■ **Required action**
Please restate the data that follows word for word, with the pictures left out.

■ **Source data**
*** Block opens ***
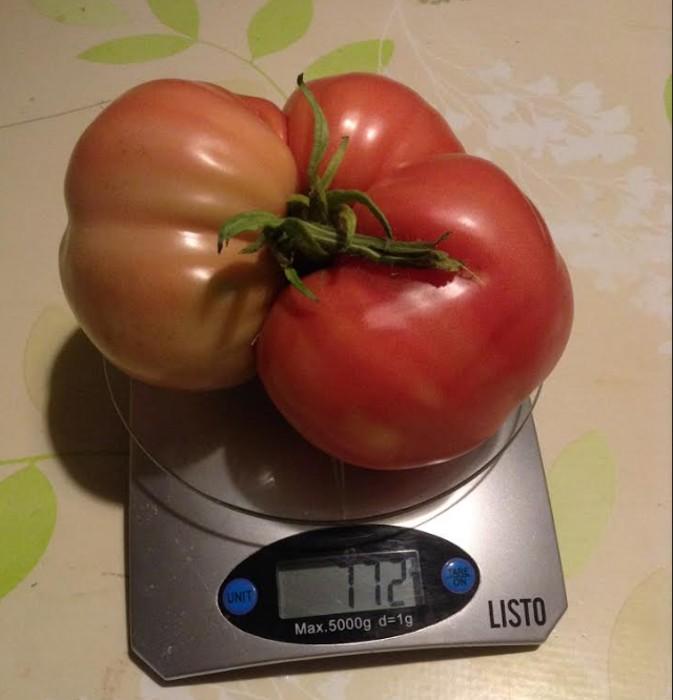 tomates 0808182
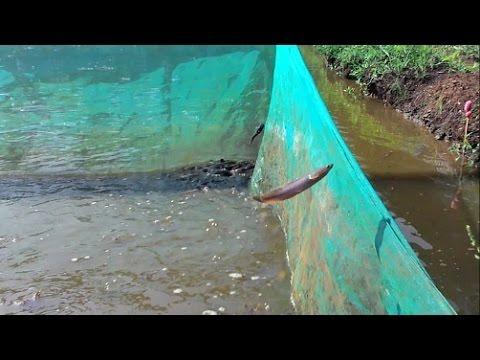 Ikan Lele Sirkus di Empang Cogreg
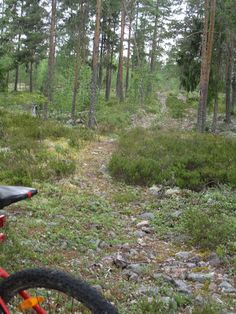 Let it Roll: In my Swedish backyard Lets Roll, Mountain Biking, Country Roads, Backyard, Blog, Patio, Backyards, Blogging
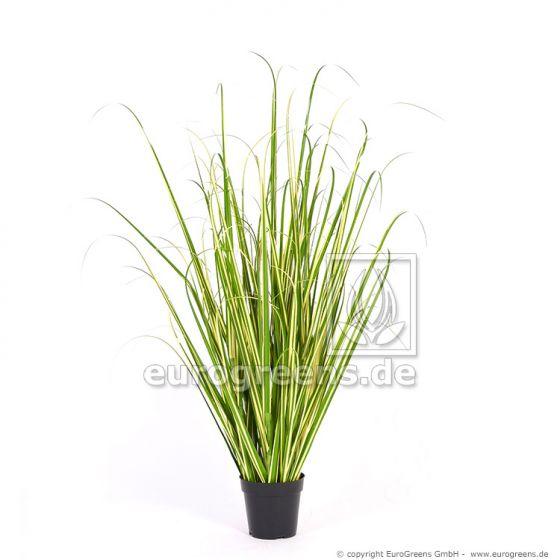 Varigated Gras getopft 110cm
*** Block closes ***
■ **Result of the exercise**
 tomates 0808182
 Ikan Lele Sirkus di Empang Cogreg
 Let it Roll: In my Swedish backyard Lets Roll, Mountain Biking, Country Roads, Backyard, Blog, Patio, Backyards, Blogging
 Varigated Gras getopft 110cm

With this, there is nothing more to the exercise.